Mulher: 1. fábrica de gente; 2. motivo da existência dos poetas; 3. melhor amiga dos sapatos; 4. indivíduo portador do sexto, do sétimo e do oitavo sentidos; 5. antônimo de fragilidade; 6. pequeno animal que se alimenta de sonhos; 7. melhor abrigo contra tempestades; 8. segundo a ciência, prova inequívoca da existência de um ser superior; 9. sinônimo de porto seguro; 10. o outro nome de alicerce; 11. maior ídolo das flores; 12. enigma que anda; 13. astro celeste que emite luz; 14. corporação internacional que domina o mundo, criada a partir de uma costela; 15. sorriso cercado de admiração por todos os lados; 16. inimiga mortal das bielas e rebimbocas; 17. inspiração de Graham Bell na invenção do telefone; 18. tribo caracterizada por pintar a boca de vermelho, camuflar freqüentemente os cabelos e guerrear valentemente sobre altos saltos; 19. talento na forma humana; 20. a mais adorável das coisas que ninguém entende. (Ex.: “Não é que eu seja menor, amor. É que você é mais, é que você é sonho, é que você é gesto, é que você é cor, é que você é pluma, é que você é céu. É que você é mulher, e isso basta para que seja mais.” - in Coisas de amor Largadas na Noite, A. Gonçalves).

04/03/2008

Menina de Eldorado dos Carajás - Pará
Foto: André Gonçalves.
Mais aqui.

03/03/2008

Novo

O que você faria se tivesse que enfiar dois dedos na garganta?
Nós, (eu, Pedro Jansen, Juliana Alves e Edson Costa) fizemos isso.

01/03/2008

As Várias faces de Jackie S. - Face 8 - A Colombina

Jackie vestiu os olhos de alegria e espalha pelo salão o cheiro de quem tem as asas tremidas pelo vento. “Engole, Jackie, engole o medo, que por quatro dias o mar é inteirinho seu, e o sal se fará leve e a dor só vai chegar quando desabar o cinza em sua cor”. Jackie enxuga a lágrima de um certo Pierrot, e ambos rodam pela noite flertando com o amor. “Samba, samba, coração! Explode dentro do peito, e deixa que a vida cuida das feridas e do sangue que escorre pelas frestas da tristeza”. Eis que surge o Arlequim, fantasiado de arco-íris.

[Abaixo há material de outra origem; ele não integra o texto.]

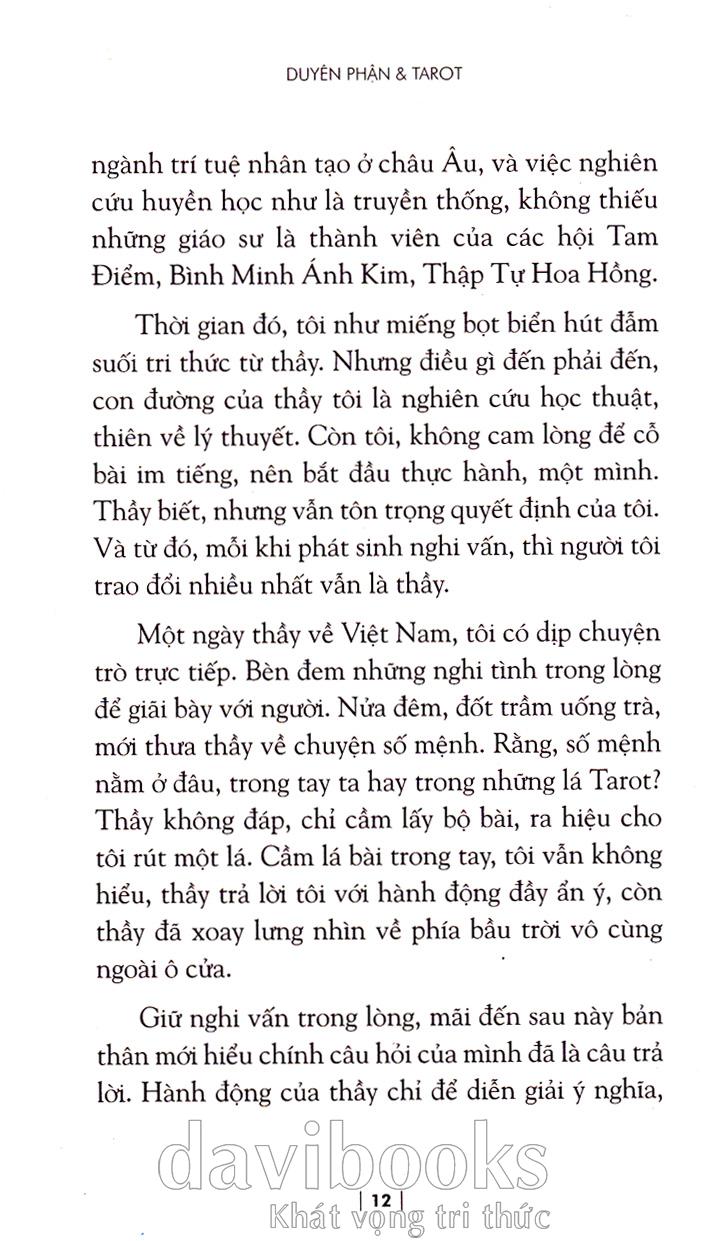 DUYÊN PHẬN & TAROT

ngành trí tuệ nhân tạo ở châu Âu, và việc nghiên cứu huyền học như là truyền thống, không thiếu những giáo sư là thành viên của các hội Tam Điểm, Bình Minh Ánh Kim, Thập Tự Hoa Hồng.

Thời gian đó, tôi như miếng bọt biển hút đẫm suối tri thức từ thầy. Nhưng điều gì đến phải đến, con đường của thầy tôi là nghiên cứu học thuật, thiên về lý thuyết. Còn tôi, không cam lòng để cỗ bài im tiếng, nên bắt đầu thực hành, một mình. Thầy biết, nhưng vẫn tôn trọng quyết định của tôi. Và từ đó, mỗi khi phát sinh nghi vấn, thì người tôi trao đổi nhiều nhất vẫn là thầy.

Một ngày thầy về Việt Nam, tôi có dịp chuyện trò trực tiếp. Bèn đem những nghi tình trong lòng để giãi bày với người. Nửa đêm, đốt trầm uống trà, mới thưa thầy về chuyện số mệnh. Rằng, số mệnh nằm ở đâu, trong tay ta hay trong những lá Tarot? Thầy không đáp, chỉ cầm lấy bộ bài, ra hiệu cho tôi rút một lá. Cầm lá bài trong tay, tôi vẫn không hiểu, thầy trả lời tôi với hành động đầy ẩn ý, còn thầy đã xoay lưng nhìn về phía bầu trời vô cùng ngoài ô cửa.

Giữ nghi vấn trong lòng, mãi đến sau này bản thân mới hiểu chính câu hỏi của mình đã là câu trả lời. Hành động của thầy chỉ để diễn giải ý nghĩa,

davibooks

| 12 |

Khát vọng tri thức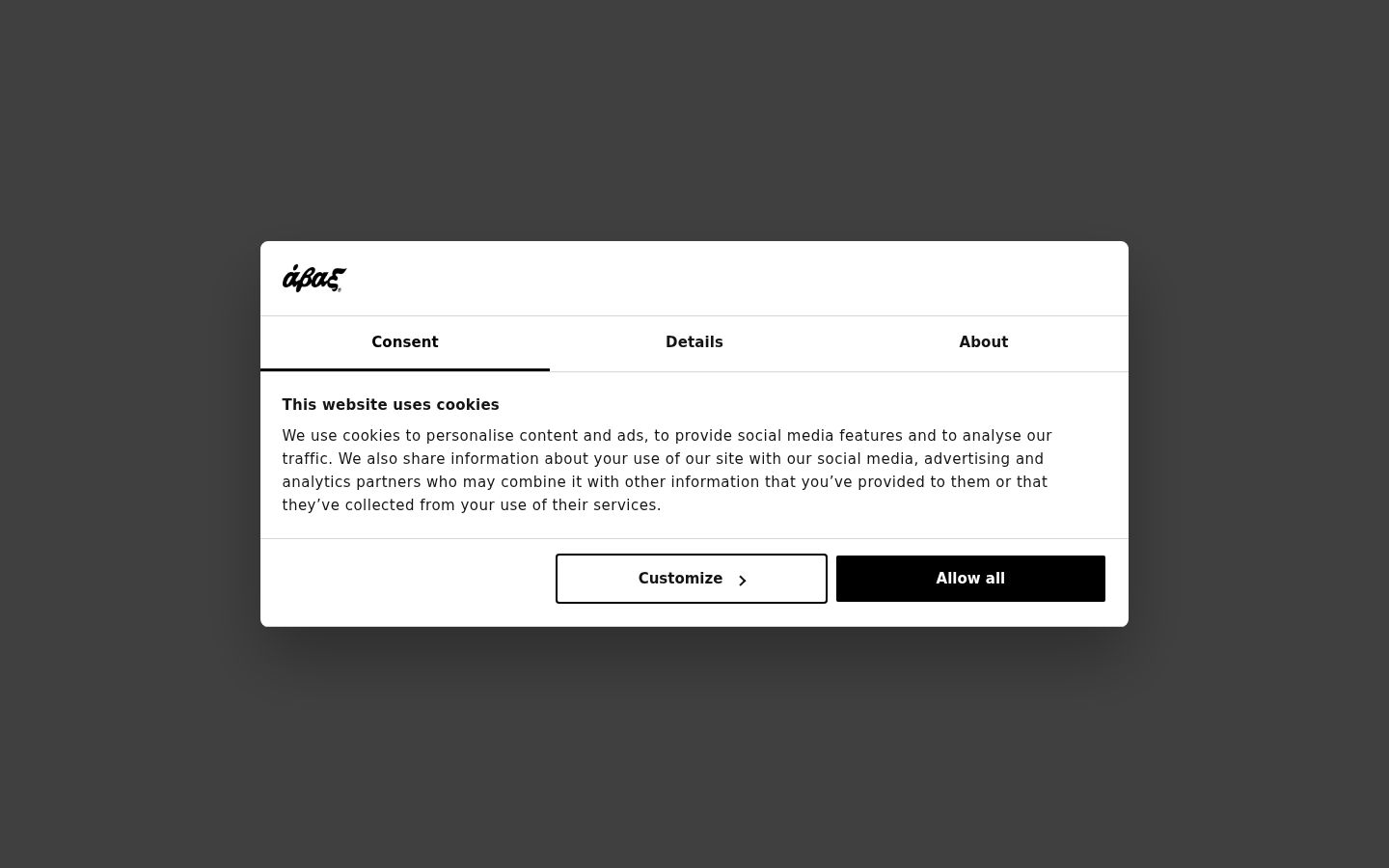 άβαξ

Consent

Details

About

This website uses cookies

We use cookies to personalise content and ads, to provide social media features and to analyse our traffic. We also share information about your use of our site with our social media, advertising and analytics partners who may combine it with other information that you’ve provided to them or that they’ve collected from your use of their services.

Customize

Allow all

Pierrot vê que no olhar de Jackie o amarelo se assanhou, mas, pobre palhaço distraído, não entende que Jackie nasceu dividida em mil pedaços e que é ele, o amarelo, que desalinha o seu andar. Arlequim, o audaz, dispara flechas em forma de sorriso, que cortam o ar e arranham todos os sentidos de Jackie, que sente o mar se remexendo entre suas pernas como o mar costuma se remexer quando o horizonte desce para ser lambido pelas ondas. “Traz o céu, Pierrot, traz de novo o céu do seu olhar que o chão está se abrindo e o mundo está caindo e o desejo me coça a língua”. E fez-se assim o triângulo que usa máscaras para esconder a lealdade, e divide o sonho para não ter que descolorir o mundo como pede a realidade. Mas Jackie deixou tudo se acabar na quarta-feira, calçou de novo as velhas pantufas cor de rosa e despiu dos olhos a alegria, já rôta da folia. Arlequim, dizem, todas as noites dorme abraçado à lágrima que roubou de Pierrot. E o Pierrot, apaixonado, que vivia só cantando, por causa de uma Colombina acabou descobrindo que amor é amor, que dor é dor, que cor é cor, e a cada 365 dias arranca quatro do calendário e transforma saudade em confete e serpentina.